■ TEKS YANG DITAMPILKAN
::::
Bola Panas Pesangon Pekerja
Pengajuan skema pesangon baru dalam RUU Cipta Kerja menuai reaksi baik pekerja maupun pengusaha. Diperlukan titik temu agar persoalan aturan PHK dan pesangon bisa diterima kedua belah pihak.
Pengajuan skema pesangon baru dalam RUU Cipta Kerja–yang juga dikenal dengan omnibus law–menuai banyak reaksi. Pada satu sisi, pemerintah ingin mengatur ulang regulasi yang ramah investasi demi penciptaan lapangan kerja. Sementara, aturan dan kompensasi pekerja dibuat semakin ”kendur” sehingga ”mengurangi” kesejahteraan pekerja.
Pemerintah melalui Rancangan Undang-Undang Cipta Kerja bertekad menggenjot pertumbuhan ekonomi sambil menarik investasi asing. Targetnya bisa menciptakan lapangan kerja sebanyak 2,7 juta sampai 3 juta per tahun. Selain itu, peningkatan investasi diyakini bisa meningkatkan pendapatan dan daya beli masyarakat.
Namun tekad pemerintah untuk mewujudkan UU sapu jagat itu tidaklah mudah. Dari 11 kluster yang diajukan dalam oomnibus law, kluster terkait ketenagakerjaan terbilang yang paling mendapat tentangan, terutama dari kalangan pekerja. Selain polemik soal upah, dan tenaga alih daya, aturan lain yang dipersoalkan adalah soal pemutusan hubungan kerja (PHK) dan pesangon.
Dalam RUU Cipta Kerja, aturan pesangon bagi pekerja yang mengalami pemutusan hubungan kerja (PHK) diubah. Skema perhitungan pesangon dalam RUU Cipta Kerja tersebut tercantum dalam Bab IV mengenai Ketenagakerjaan Pasal 156.
Dalam Pasal 156 itu, komponen perhitungan pesangon bagi pekerja yang mengalami PHK berbeda dengan UU No 13/2003 tentang Ketenagakerjaan di pasal yang sama. Dalam RUU Cipta Kerja, hanya disebut dua komponen yang digunakan sebagai dasar perhitungan, yaitu pesangon dan uang penghargaan masa kerja. Sementara i UU No 13/2003, komponen perhitungan kompensasi PHK mencakup uang pesangon, uang penghargaan masa kerja, dan uang pengganti.
::::
■ DAFTAR TUGAS
(a) Menurut teks tentang pesangon pekerja, berapa lapangan kerja per tahun yang ditargetkan pemerintah melalui RUU Cipta Kerja?
(b) Tuliskan lanjutan teks tentang pesangon pekerja dalam RUU Cipta Kerja, dimulai setelah kalimat terakhirnya.

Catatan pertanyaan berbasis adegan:
::::
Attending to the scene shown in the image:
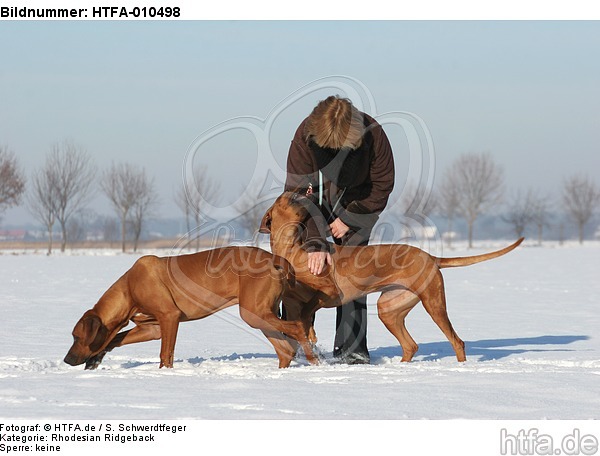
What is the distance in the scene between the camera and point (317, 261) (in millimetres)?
5848

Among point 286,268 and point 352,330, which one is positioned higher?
point 286,268

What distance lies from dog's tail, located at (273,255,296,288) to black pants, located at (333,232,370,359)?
0.62 metres

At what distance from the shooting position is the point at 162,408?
4078 millimetres

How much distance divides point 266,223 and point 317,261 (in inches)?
18.1

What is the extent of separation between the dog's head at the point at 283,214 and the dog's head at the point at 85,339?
52.5 inches

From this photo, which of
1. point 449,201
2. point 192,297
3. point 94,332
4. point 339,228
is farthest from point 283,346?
point 449,201

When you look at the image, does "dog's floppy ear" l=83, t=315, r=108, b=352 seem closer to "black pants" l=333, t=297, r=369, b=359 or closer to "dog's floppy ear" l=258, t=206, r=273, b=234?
"dog's floppy ear" l=258, t=206, r=273, b=234

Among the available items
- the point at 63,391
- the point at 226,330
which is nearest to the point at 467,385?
the point at 63,391

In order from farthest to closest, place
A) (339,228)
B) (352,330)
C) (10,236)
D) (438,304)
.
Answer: (10,236) < (352,330) < (339,228) < (438,304)

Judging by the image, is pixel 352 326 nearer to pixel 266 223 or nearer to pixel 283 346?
pixel 283 346

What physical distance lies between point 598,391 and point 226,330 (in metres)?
5.50

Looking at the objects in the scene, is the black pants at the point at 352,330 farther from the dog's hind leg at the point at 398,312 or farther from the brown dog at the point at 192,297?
the brown dog at the point at 192,297

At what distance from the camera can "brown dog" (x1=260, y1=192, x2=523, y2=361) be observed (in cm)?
589
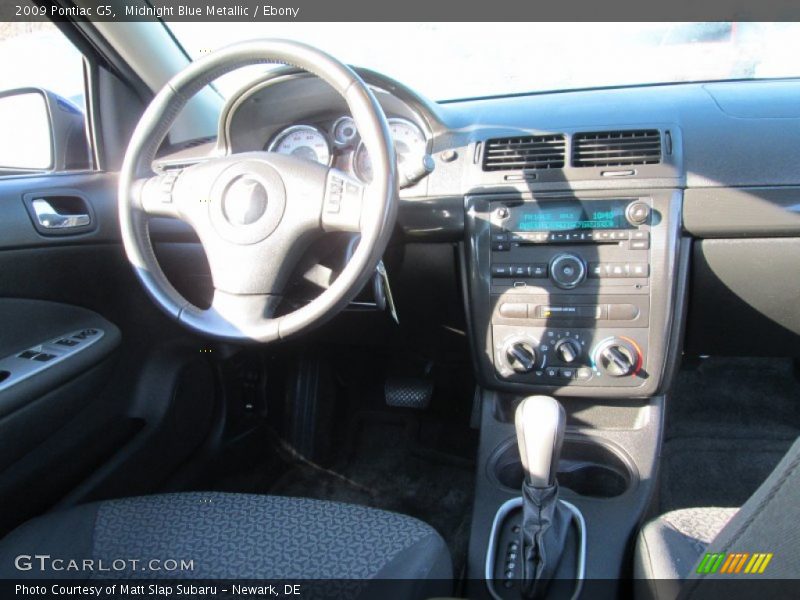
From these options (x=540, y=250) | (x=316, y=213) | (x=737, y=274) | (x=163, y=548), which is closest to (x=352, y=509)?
(x=163, y=548)

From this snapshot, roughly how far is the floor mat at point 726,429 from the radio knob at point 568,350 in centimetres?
72

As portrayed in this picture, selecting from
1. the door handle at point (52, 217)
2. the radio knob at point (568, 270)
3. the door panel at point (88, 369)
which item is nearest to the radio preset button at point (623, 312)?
the radio knob at point (568, 270)

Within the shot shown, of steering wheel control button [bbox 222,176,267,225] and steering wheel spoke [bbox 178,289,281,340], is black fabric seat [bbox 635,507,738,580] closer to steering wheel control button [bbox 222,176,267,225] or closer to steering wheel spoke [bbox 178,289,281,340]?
steering wheel spoke [bbox 178,289,281,340]

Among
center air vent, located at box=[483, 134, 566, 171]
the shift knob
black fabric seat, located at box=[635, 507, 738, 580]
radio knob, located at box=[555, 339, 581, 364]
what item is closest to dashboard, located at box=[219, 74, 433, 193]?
center air vent, located at box=[483, 134, 566, 171]

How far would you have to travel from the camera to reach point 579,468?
1.67 m

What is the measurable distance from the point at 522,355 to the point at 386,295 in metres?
0.37

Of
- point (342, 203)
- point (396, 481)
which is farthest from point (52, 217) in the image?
point (396, 481)

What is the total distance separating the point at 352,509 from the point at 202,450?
955 mm

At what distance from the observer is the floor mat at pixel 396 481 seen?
2064 mm

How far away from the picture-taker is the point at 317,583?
1045 mm

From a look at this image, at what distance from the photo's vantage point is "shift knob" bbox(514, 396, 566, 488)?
1249mm

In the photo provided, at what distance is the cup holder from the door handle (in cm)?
122

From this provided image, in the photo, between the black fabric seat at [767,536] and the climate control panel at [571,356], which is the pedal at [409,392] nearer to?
the climate control panel at [571,356]

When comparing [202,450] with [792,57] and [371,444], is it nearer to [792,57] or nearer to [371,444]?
[371,444]
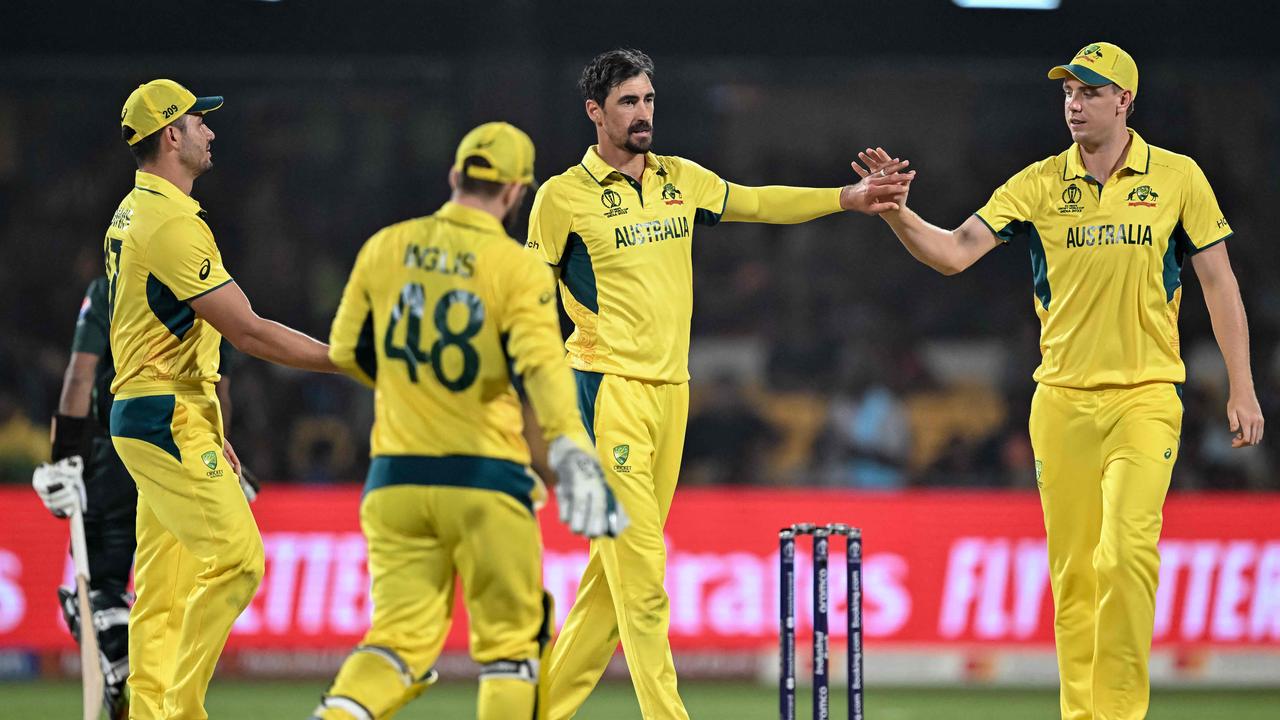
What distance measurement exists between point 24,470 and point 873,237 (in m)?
7.87

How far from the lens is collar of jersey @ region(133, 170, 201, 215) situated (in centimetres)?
634

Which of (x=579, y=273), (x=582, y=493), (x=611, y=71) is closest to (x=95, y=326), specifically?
(x=579, y=273)

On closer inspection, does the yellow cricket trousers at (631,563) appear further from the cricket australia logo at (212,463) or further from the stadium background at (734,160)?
the stadium background at (734,160)

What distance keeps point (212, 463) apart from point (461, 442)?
67.4 inches

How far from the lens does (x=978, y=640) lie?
10680 millimetres

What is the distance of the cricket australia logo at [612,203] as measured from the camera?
20.8 ft

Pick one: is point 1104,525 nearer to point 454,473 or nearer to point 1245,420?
point 1245,420

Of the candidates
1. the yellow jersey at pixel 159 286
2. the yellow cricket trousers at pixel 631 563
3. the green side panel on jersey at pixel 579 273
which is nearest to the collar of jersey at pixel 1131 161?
the yellow cricket trousers at pixel 631 563

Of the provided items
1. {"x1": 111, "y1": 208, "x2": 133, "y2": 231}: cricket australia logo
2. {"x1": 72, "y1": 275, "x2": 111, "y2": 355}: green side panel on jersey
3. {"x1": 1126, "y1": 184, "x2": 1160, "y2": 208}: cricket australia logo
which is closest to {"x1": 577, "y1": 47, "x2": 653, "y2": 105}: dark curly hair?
{"x1": 111, "y1": 208, "x2": 133, "y2": 231}: cricket australia logo

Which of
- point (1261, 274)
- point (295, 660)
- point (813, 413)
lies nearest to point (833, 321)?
point (813, 413)

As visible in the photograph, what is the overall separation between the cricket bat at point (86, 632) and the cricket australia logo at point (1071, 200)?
173 inches

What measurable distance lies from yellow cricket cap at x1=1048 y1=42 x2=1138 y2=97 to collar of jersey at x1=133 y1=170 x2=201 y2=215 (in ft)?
11.2

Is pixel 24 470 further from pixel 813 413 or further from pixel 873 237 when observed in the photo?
pixel 873 237

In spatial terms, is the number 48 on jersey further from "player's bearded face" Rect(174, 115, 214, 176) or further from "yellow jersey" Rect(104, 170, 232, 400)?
"player's bearded face" Rect(174, 115, 214, 176)
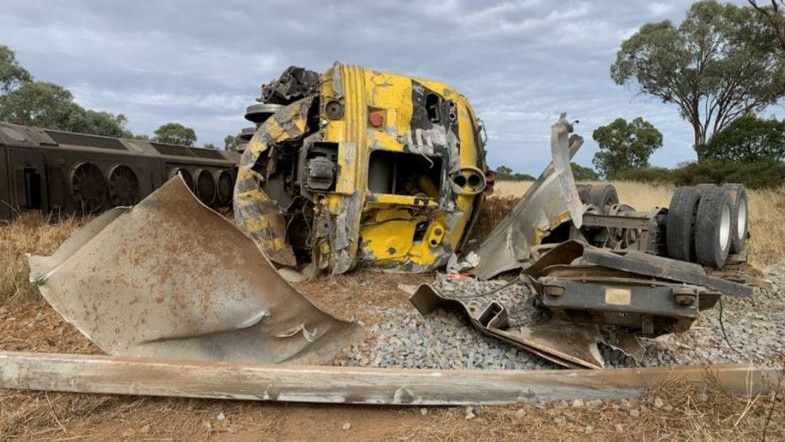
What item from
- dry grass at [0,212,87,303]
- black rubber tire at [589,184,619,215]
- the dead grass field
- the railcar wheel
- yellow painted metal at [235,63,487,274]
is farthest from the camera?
the railcar wheel

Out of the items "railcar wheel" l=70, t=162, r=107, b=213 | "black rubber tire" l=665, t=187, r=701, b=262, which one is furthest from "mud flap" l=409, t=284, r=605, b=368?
"railcar wheel" l=70, t=162, r=107, b=213

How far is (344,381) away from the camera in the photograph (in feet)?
10.1

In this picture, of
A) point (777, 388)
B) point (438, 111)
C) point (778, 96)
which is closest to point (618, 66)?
point (778, 96)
::::
■ JAWABAN AKHIR
(a) Sebanyak 2,7 juta sampai 3 juta lapangan kerja per tahun.

(b)
Perubahan komponen penghitungan pesangon tersebut berdampak pada besaran pesangon yang akan diterima pekerja jika terkena PHK. Dalam RUU Cipta Kerja, pekerja yang di-PHK akan mendapat kompensasi sebesar 17 kali gaji. Sementara dalam UU ketenagakerjaan, pekerja akan menerima kompensasi sebesar 27 kali gaji. Dengan demikian, besaran pesangon pekerja berkurang 10 kali gaji.
Namun, dalam RUU Cipta Kerja pekerja yang terkena PHK masih mendapatkan tambahan pesangon berdasarkan perjanjian kerja dan program penjaminan kehilangan pekerjaan dari pemerintah. Perubahan ini dilakukan dengan mempertimbangkan beban perusahaan ketika melakukan PHK dan juga perbandingan pesangon di negara tetangga.
Dari pemberitaan media, salah satu alasan pemerintah mengubah skema perhitungan pesangon itu lantaran rendahnya tingkat kepatuhan perusahaan untuk membayar pesangon pekerja yang di-PHK. Merujuk data Kementerian Ketenagakerjaan, pada 2019 terdapat 536 persetujuan bersama (PB) pemutusan hubungan kerja.
Dari jumlah 536 itu, perusahaan yang memenuhi pembayaran kompensasi sesuai dengan ketentuan UU No 13/2003 hanya 147 persetujuan bersama atau sekitar 27 persen. Sisanya, 389 persetujuan bersama (73 persen), tidak melakukan pembayaran kompensasi PHK sesuai dengan UU Ketenagakerjaan tersebut.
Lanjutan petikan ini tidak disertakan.